MACON – Mercer University School of Medicine professors Bowden Templeton, Ph.D., and Morgan Stinson, Ph.D., recently received a $403,000 grant from the U.S. Department of Agriculture to equip eight rural and medically underserved Georgia counties with telehealth technology to address behavioral and mental health needs.

The Integrated Telebehavioral Health Project will provide telebehavioral health and psychotherapy services to residents of Johnson, Washington, Telfair, Warren, Hancock, Sumter and Clay counties. All eight are among 151 Georgia counties currently listed as Mental Health Professional Shortage Areas by the U.S. Department of Health Resources and Services Administration.

Coordinated in the Master of Therapy (MFT) program, the project also creates opportunities for MFT students to gain experience providing telemental health services, an increasingly important means through which practitioners are reaching rural populations.

“Mercer University School of Medicine is deeply committed to the overall health of rural Georgians,” said Jean Sumner, M.D., dean of the School of Medicine. “Mental health is an area of significant need in rural Georgia, and it is a privilege for our Master of Family Therapy program to have the opportunity to support families in these rural counties.”

Telehealth technologies are important lifelines for patients in rural areas. The project will enable 10 sites in the eight counties to establish a high-definition telehealth and remote monitoring program to provide behavioral/mental healthcare services that are not currently available in their communities, including behavioral health assessment, substance use assessment, and psychotherapy treatment and referral.

Through the proposed telehealth system technology, patients will gain access to specialists not currently available due to geographic barriers and physician and mental health provider shortages, and providers will be able to share existing resources across a greater scale.

The three-year program will be led by Dr.
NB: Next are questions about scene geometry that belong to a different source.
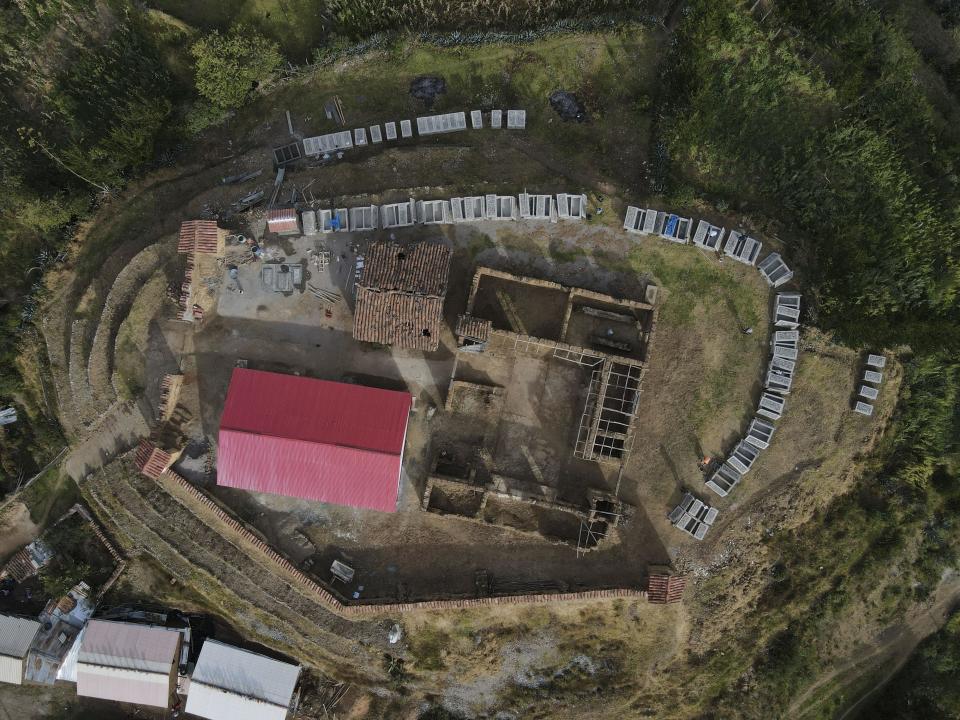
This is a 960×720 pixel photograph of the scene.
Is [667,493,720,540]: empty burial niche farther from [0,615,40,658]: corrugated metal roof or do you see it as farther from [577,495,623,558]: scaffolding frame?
[0,615,40,658]: corrugated metal roof

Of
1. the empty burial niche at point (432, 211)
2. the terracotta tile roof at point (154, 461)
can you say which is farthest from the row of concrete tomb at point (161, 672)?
A: the empty burial niche at point (432, 211)

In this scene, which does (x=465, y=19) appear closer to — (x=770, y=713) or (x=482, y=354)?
(x=482, y=354)

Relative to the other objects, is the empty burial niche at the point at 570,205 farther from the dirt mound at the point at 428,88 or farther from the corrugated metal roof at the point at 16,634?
the corrugated metal roof at the point at 16,634

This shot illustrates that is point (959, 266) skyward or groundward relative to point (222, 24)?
groundward

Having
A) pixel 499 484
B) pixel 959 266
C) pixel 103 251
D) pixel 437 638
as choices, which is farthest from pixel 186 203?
pixel 959 266

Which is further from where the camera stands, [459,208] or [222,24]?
[222,24]

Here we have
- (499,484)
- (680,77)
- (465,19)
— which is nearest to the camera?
(499,484)

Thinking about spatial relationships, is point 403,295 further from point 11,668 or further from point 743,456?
point 11,668

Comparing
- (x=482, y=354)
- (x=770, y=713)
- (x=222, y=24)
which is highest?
(x=222, y=24)

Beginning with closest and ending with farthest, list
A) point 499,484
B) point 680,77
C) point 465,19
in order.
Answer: point 499,484 → point 680,77 → point 465,19
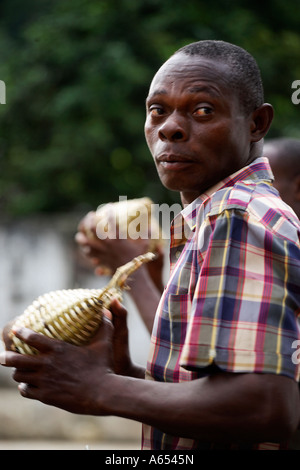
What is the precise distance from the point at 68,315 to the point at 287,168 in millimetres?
1620

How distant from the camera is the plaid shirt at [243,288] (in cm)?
142

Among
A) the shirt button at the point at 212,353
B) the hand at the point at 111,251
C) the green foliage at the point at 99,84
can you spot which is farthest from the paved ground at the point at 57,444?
the shirt button at the point at 212,353

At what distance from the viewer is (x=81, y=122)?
6.96m

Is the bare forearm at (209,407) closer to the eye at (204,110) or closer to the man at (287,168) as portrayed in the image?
the eye at (204,110)

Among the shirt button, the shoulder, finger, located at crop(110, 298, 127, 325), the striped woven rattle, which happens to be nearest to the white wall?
finger, located at crop(110, 298, 127, 325)

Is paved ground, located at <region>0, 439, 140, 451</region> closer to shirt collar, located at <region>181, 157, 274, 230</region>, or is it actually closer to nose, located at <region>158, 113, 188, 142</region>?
shirt collar, located at <region>181, 157, 274, 230</region>

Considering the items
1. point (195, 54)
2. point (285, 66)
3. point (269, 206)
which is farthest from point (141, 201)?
point (285, 66)

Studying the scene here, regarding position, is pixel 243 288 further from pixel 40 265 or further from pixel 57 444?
pixel 40 265

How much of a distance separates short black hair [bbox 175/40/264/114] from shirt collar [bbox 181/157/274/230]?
6.4 inches

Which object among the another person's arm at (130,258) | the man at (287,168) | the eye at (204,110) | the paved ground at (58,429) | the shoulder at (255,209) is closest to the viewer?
the shoulder at (255,209)

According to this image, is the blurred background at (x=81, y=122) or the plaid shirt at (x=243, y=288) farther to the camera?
the blurred background at (x=81, y=122)

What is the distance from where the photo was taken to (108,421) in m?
5.99

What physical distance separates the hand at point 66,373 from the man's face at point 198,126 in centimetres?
51

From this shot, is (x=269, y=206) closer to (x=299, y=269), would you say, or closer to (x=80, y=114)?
(x=299, y=269)
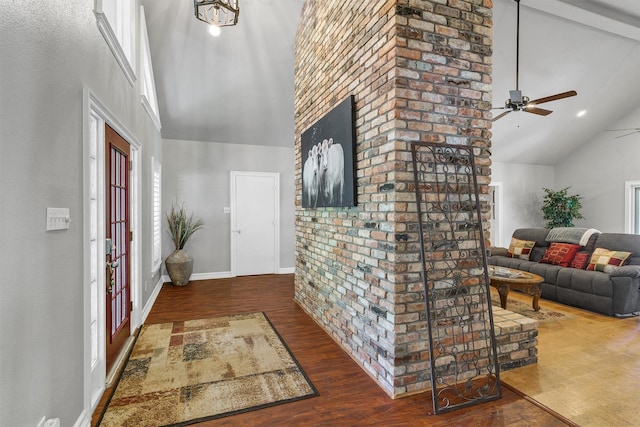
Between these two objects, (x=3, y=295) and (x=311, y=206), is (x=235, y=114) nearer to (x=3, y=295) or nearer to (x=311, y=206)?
(x=311, y=206)

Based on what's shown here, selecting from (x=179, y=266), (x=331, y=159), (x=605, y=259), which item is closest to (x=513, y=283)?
(x=605, y=259)

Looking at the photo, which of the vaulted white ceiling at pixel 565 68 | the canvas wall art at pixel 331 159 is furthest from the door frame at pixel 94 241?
the vaulted white ceiling at pixel 565 68

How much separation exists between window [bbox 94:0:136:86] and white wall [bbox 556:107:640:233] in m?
8.80

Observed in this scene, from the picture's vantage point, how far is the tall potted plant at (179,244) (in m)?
5.17

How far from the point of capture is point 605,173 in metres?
7.12

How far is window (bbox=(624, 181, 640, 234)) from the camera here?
668 cm

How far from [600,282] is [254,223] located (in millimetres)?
5062

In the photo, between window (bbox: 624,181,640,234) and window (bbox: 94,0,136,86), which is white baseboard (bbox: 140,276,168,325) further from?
window (bbox: 624,181,640,234)

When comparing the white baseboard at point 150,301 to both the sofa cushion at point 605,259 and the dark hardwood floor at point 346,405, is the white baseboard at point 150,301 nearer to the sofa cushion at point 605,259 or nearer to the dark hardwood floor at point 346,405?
the dark hardwood floor at point 346,405

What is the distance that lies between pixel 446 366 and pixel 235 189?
465cm

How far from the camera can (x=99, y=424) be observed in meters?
1.88

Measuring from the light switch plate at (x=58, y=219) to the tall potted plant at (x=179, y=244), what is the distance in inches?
147

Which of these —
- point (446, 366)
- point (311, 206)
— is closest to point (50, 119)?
point (311, 206)

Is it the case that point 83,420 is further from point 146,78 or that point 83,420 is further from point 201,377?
point 146,78
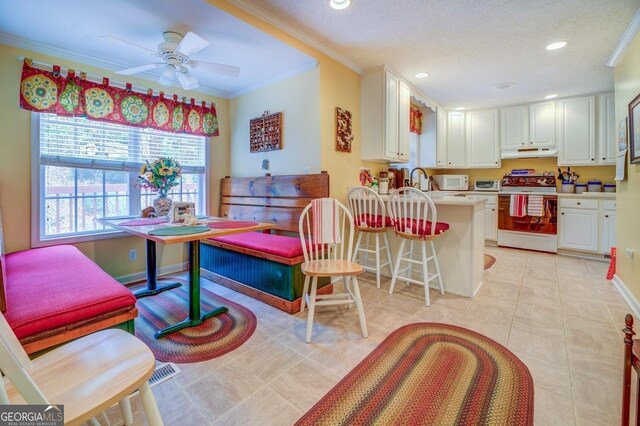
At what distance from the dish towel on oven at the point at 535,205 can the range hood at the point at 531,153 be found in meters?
0.77

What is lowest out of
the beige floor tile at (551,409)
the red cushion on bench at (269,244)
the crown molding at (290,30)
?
the beige floor tile at (551,409)

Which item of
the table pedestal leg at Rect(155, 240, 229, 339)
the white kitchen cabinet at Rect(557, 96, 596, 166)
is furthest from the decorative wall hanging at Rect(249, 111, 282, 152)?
the white kitchen cabinet at Rect(557, 96, 596, 166)

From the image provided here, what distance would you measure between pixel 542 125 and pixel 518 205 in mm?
1371

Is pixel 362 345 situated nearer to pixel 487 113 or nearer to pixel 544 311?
pixel 544 311

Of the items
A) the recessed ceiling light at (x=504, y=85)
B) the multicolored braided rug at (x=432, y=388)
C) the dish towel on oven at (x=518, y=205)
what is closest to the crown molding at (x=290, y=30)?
the recessed ceiling light at (x=504, y=85)

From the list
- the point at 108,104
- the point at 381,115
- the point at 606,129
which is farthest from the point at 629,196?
the point at 108,104

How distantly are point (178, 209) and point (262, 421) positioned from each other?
1.83 meters

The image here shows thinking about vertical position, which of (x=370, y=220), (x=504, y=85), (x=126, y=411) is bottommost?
(x=126, y=411)

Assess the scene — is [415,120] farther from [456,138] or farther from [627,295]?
[627,295]

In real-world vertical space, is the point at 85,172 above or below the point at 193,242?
above

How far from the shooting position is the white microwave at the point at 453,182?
5371 mm

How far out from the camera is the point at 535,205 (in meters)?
4.42

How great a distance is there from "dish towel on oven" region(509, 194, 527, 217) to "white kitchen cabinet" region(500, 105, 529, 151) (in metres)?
0.91

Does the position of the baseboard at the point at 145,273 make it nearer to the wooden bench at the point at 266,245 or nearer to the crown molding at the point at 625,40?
the wooden bench at the point at 266,245
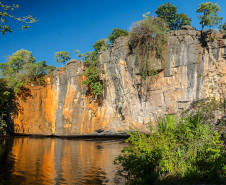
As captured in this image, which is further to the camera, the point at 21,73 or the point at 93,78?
the point at 21,73

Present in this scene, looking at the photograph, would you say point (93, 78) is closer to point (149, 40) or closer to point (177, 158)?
point (149, 40)

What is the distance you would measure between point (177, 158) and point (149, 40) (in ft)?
→ 47.1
Templeton, associate professor of psychiatry and behavioral sciences and director of the MFT program, and Dr. Stinson, assistant professor of psychiatry and behavioral sciences. Both faculty members have worked extensively to integrate behavioral health training and services in medical education and primary care settings.

“Mental health is a pillar of overall health and well-being, and a majority of Georgia’s citizens have limited access to treatment when services are needed,” said Dr. Templeton. “These funds will connect citizens in underserved counties to needed services and directly improve the lives of Georgians.”

About Mercer University School of Medicine (Macon, Savannah and Columbus)

Mercer University’s School of Medicine was established in 1982 to educate physicians and health professionals to meet the primary care and health care needs of rural and medically underserved areas of Georgia. Today, more than 60 percent of graduates currently practice in the state of Georgia, and of those, more than 80 percent are practicing in rural or medically underserved areas of Georgia. Mercer medical students benefit from a problem-based medical education program that provides early patient care experiences. Such an academic environment fosters the early development of clinical problem-solving and instills in each student an awareness of the place of the basic medical sciences in medical practice. The School opened a full four-year campus in Savannah in 2008 at Memorial University Medical Center. In 2012, the School began offering clinical education for third- and fourth-year medical students in Columbus. Following their second year, students participate in core clinical clerkships at the School’s primary teaching hospitals: Medical Center, Navicent Health in Macon; Memorial University Medical Center in Savannah; and The Medical Center and St. Francis Hospital in Columbus. The School also offers master’s degrees in family therapy, preclinical sciences and biomedical sciences and a Ph.D. in rural health sciences.